Lifestyle Blogger Medan: Buah Simalakama Dari Kebebasan Pers

Atribut Saya Saat Menjadi Jurnalis
''Kebebasan pers adalah kebebasan yang sesuai dengan kode etik dan norma-norma jurnalistik yang ditetapkan oleh dewan pers dalam menyampikan atau mempublikasikan suatu informasi. Pers itu bebas dengan tidak adanya tekanan atau intimidasi dari pihak mana pun sehingga diberikan hak oleh konstitusional atau perlindungan hukum.” -Delfis (Video Jurnalis Kompas TV).

Saya bekerja di sebuah perusahaan logistik di kota Medan sekarang. Perusahaan yang bergerak di bidang ekspor dan impor. Setiap harinya, saya selalu mendata nomor hingga kapasitas dari peti kemas. Selain itu juga menangani keluhan dan masukkan dari pelanggan karena saya berada di bagian customer service.

Pekerjaan saya saat ini sangat berbeda dengan profesi saya beberapa tahun lalu, yakni jurnalis. Saya menjadi jurnalis dari november 2015 hingga juli 2018 di salah satu media group terbesar di Indonesia. Waktu itu saya ditempatkan di kota Batam. Banyak suka dan duka saat menjadi kuli tinta.

Delfis (Video Jurnalis Kompas TV)

**Kumpulan Tugas**
1) Menurut tulisan tentang kebebasan pers di atas, di kota mana penulis ditempatkan ketika bekerja sebagai jurnalis?
2) Lanjutkan tulisan tentang kebebasan pers dan pengalaman menjadi jurnalis di atas dari bagian terakhirnya.

**Entri yang Diambil**
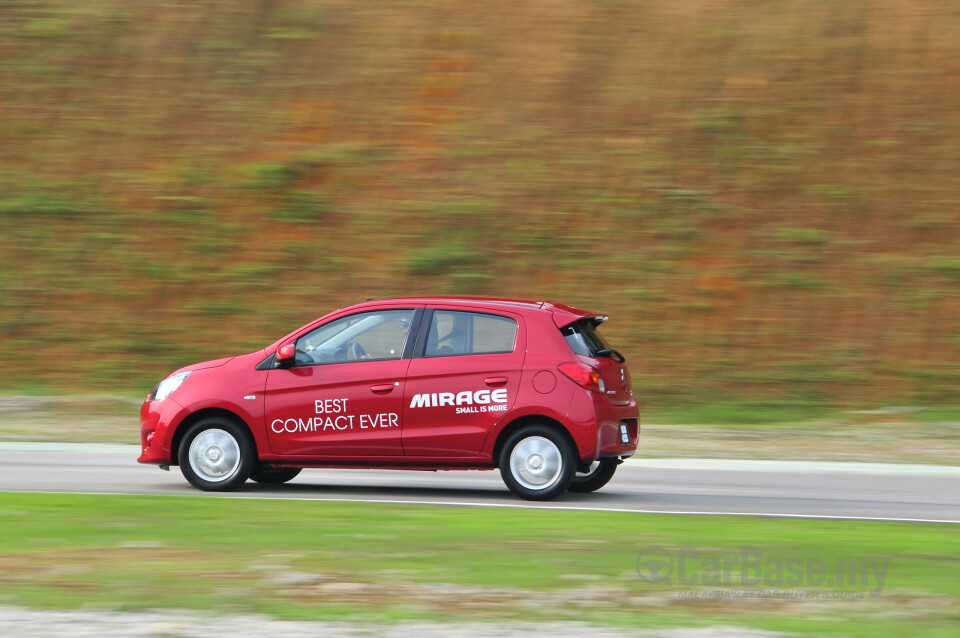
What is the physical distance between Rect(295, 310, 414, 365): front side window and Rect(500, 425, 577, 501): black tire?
1.24 metres

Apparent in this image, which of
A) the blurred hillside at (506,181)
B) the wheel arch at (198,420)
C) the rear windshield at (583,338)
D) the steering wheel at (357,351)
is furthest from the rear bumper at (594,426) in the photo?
the blurred hillside at (506,181)

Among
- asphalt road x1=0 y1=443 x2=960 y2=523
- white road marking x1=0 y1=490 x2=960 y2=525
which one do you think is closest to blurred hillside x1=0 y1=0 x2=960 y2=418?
asphalt road x1=0 y1=443 x2=960 y2=523

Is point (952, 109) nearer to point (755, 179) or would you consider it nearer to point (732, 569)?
point (755, 179)

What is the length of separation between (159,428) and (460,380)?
8.48 ft

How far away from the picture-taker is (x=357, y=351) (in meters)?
10.1

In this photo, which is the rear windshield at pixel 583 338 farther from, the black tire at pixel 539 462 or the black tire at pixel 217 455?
the black tire at pixel 217 455

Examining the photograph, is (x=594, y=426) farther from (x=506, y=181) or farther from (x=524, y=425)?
(x=506, y=181)

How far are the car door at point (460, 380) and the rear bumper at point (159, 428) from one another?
6.40 feet

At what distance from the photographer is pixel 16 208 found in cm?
2305

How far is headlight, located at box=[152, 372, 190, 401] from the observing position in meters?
10.3

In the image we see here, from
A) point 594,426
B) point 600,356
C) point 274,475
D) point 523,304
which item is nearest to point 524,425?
point 594,426

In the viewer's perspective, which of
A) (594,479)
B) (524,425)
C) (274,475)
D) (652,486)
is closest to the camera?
(524,425)

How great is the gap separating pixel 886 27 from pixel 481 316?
17014 mm

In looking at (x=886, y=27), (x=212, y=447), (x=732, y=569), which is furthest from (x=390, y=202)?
(x=732, y=569)
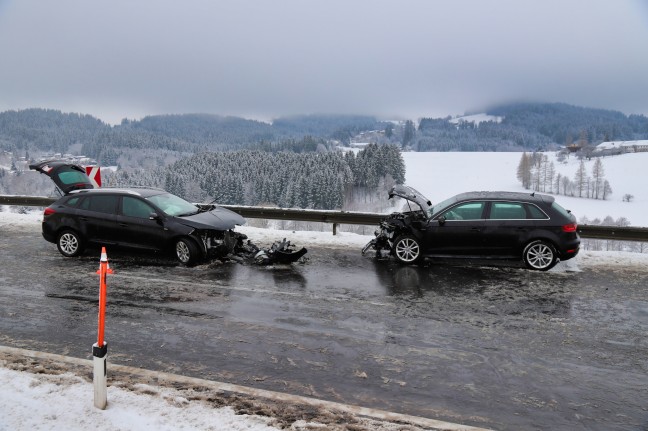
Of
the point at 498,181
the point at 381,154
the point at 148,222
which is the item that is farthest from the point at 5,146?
the point at 148,222

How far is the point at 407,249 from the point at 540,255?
276cm

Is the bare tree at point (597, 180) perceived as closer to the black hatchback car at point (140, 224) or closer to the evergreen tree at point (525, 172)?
the evergreen tree at point (525, 172)

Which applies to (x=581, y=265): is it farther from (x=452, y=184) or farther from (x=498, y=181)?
(x=498, y=181)

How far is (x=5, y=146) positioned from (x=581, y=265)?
117988mm

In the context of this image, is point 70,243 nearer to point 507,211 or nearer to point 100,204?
point 100,204

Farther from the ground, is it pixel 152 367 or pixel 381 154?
pixel 381 154

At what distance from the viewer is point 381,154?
3516 inches

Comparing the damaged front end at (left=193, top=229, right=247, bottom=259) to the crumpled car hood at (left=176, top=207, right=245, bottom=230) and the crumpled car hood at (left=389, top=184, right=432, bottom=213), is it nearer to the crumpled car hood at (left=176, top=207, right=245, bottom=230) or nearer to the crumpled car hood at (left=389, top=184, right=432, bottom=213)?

**Hasil Latihan**
1) Di kota Batam.

2)
Pers Dilindungi Oleh Undang-Undang

Jurnalis merupakan profesi yang sangat saya banggakan hingga saat ini. Bagaimana tidak, saya bisa bertemu dan berbaur dengan berbagai kalangan atau karakter individu sehingga mendapatkan pengalaman dan pelajaran hidup. Seiring berjalannya waktu, ilmu yang saya dapatkan pun bertambah. Saya semakin tahu tentang permasalahan politik, ekonomi, sosial, dan hukum.

Namun untuk mendapatkan sebuah informasi, terkadang seorang jurnalis dipersulit dan dihalang-halangi oleh beberapa oknum atau kelompok. Tidak hanya itu, kami juga sering mendapatkan perlakuan yang tidak menyenangkan. Tapi jika dibandingkan dengan jaman orde baru, intimidasi terhadap jurnalis sudah berkurang.

Menurut Gusti Yenossa yang merupakan kontibutor MNC Media, banyak masyarakat awam yang terkadang tidak tahu bagaimana pekerjaan jurnalis. Dari ketidaktahuan masyarakat, intimidasi terhadap pers selalu terjadi. Kebebasan berekspresi pun seolah-olah dikekang.

"Tapi ada juga jurnalis yang kadang arogan dan memaksakan diri. Kebebasan pers itu harus dilihat beberapa sudut. Kalau sekarang ya kebebasan pers lumayan bagus yaa." -Gusti Yenossa (Kontributor MNC Media).

Gusti Yenossa (Kontributor MNC Media)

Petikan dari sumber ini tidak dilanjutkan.